Luzardo, who didn't turn 21 until Sept. 30, reached Triple-A in August after going 7-3 with a 2.29 ERA and 86 punchouts over 78 2/3 innings in 16 Double-A starts.
"He's got great command with his fastball," Sprague noted. "He'll pitch anywhere 91-94 [mph], but he can touch 97. He can rear back a little bit. He spins the breaking ball really good and he's got a plus changeup. When he's on, he's going to be very difficult to hit, moving in and out of the zone."
The A's were careful with Luzardo, who underwent Tommy John surgery in March 2016 and entered the year with 12 professional appearances under his belt. He'd only worked more than five innings in a pro start once.
"I think we haven't even seen the best of him yet," Sprague said. "He was held back a little bit this year just because of the Tommy John progression, coming off of that. He had limited innings. If he wasn't at that limit with innings, I think you would've seen him in September in Oakland.
"I think this kid's got a chance maybe to break the rotation out of Spring Training. It just depends on how fast they want to push him."
Right-handed starter -- Parker Dunshee, Stockton (12 games, 10 starts), Midland (12 starts): Dunshee was quietly effective in 24 outings, going 13-6 with a 2.33 ERA over 150 2/3 innings.
"From a stuff standpoint, you wouldn't think, 'Oh, this guy's got electric, electric stuff,'" Sprague said. "But he has a swing-and-miss ability. Guys just miss his fastball for whatever reason. You stand behind it, it's 90-91, and he gets a lot of swings and misses with that fastball. He's got a good little slider. I don't think he's got the upside stuff maybe that Luzardo has, but he's a gamer. He knows how to pitch."

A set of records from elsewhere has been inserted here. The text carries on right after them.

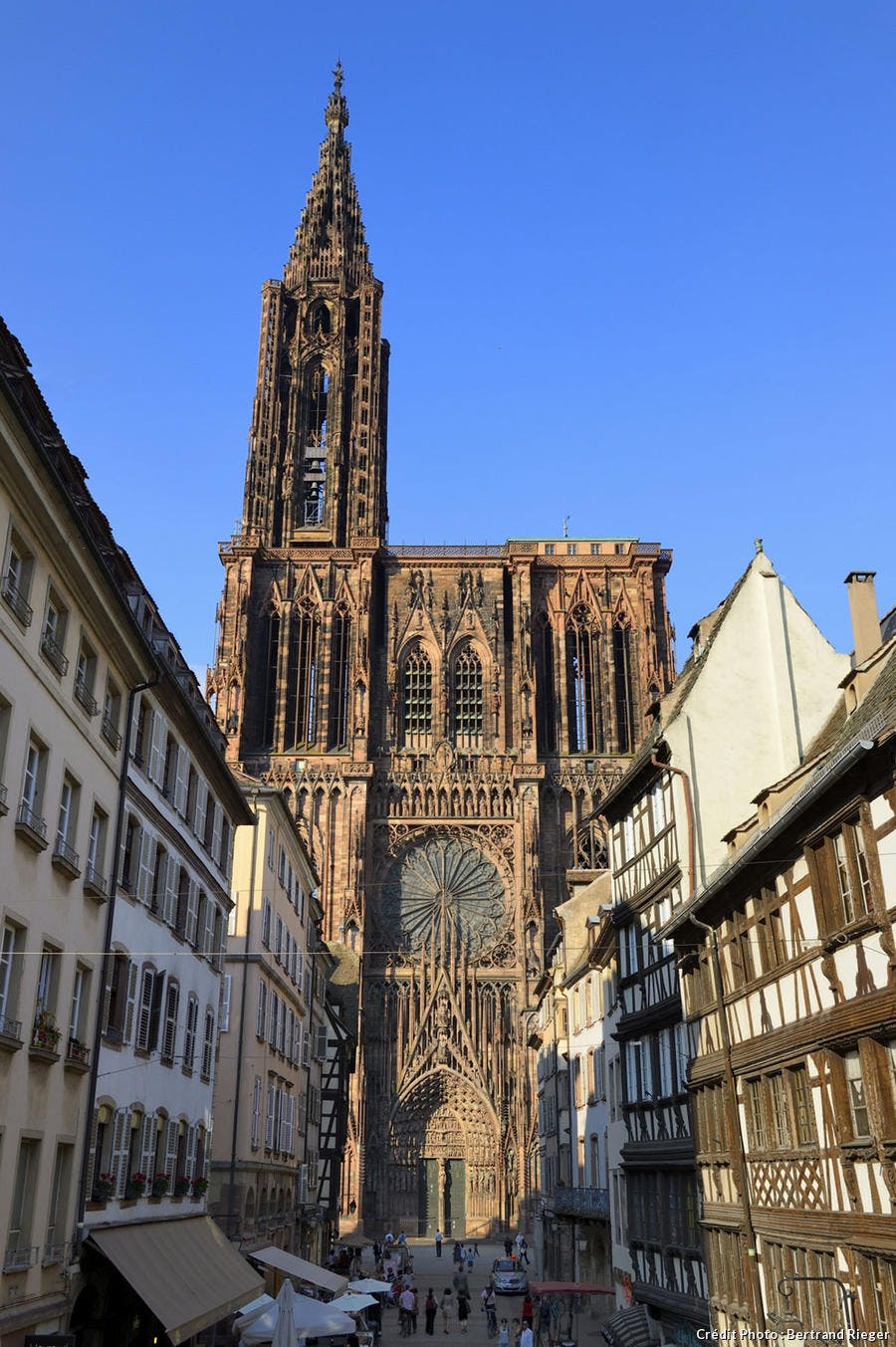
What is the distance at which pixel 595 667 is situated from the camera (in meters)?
69.0

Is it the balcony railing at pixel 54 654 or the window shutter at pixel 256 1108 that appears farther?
the window shutter at pixel 256 1108

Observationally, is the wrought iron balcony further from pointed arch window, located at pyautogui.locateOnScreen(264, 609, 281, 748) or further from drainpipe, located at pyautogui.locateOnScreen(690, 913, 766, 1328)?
pointed arch window, located at pyautogui.locateOnScreen(264, 609, 281, 748)

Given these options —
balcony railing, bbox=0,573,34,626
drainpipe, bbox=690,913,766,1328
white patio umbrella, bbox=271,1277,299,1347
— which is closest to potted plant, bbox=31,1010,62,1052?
balcony railing, bbox=0,573,34,626

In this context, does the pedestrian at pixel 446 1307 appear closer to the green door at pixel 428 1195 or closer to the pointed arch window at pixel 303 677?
the green door at pixel 428 1195

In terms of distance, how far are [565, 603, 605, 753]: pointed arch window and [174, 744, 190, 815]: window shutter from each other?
147ft

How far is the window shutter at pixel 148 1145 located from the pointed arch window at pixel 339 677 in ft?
149

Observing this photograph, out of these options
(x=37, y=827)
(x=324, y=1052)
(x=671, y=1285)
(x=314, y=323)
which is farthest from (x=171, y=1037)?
(x=314, y=323)

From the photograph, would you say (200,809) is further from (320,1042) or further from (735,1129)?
(320,1042)

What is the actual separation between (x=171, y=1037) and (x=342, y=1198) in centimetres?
3929

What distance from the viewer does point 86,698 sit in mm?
17672

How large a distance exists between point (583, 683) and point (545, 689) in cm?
212

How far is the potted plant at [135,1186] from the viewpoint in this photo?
1953 centimetres

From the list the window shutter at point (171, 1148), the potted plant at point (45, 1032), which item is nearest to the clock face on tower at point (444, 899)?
the window shutter at point (171, 1148)

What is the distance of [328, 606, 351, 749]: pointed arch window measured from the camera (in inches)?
2640
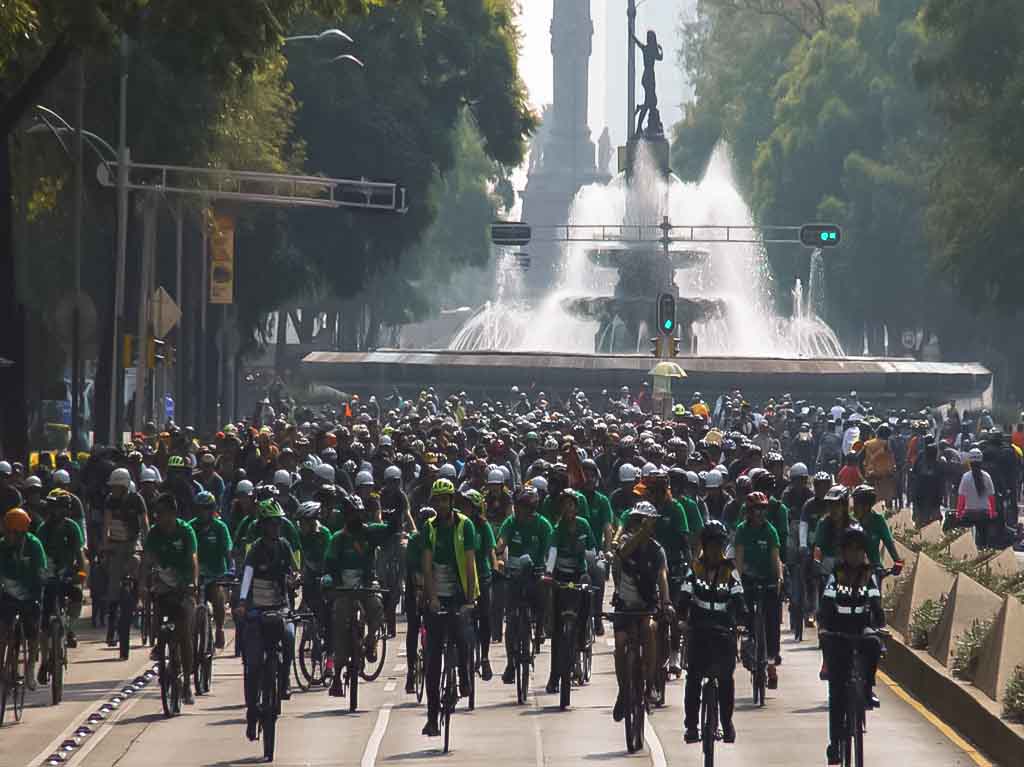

Relief pitcher -- Angel Duno, Stockton (48 games): Converted to a full-time relief role for the first time, the 24-year-old right-hander became one of the Ports' most reliable arms. Duno struck out 66 over 65 1/3 frames, converted 15 of 21 save opportunities and held opponents to a .250 average. He was especially dominant in 10 June outings, when he posted a 0.73 ERA, four saves in five chances and 15 strikeouts over 12 1/3 innings.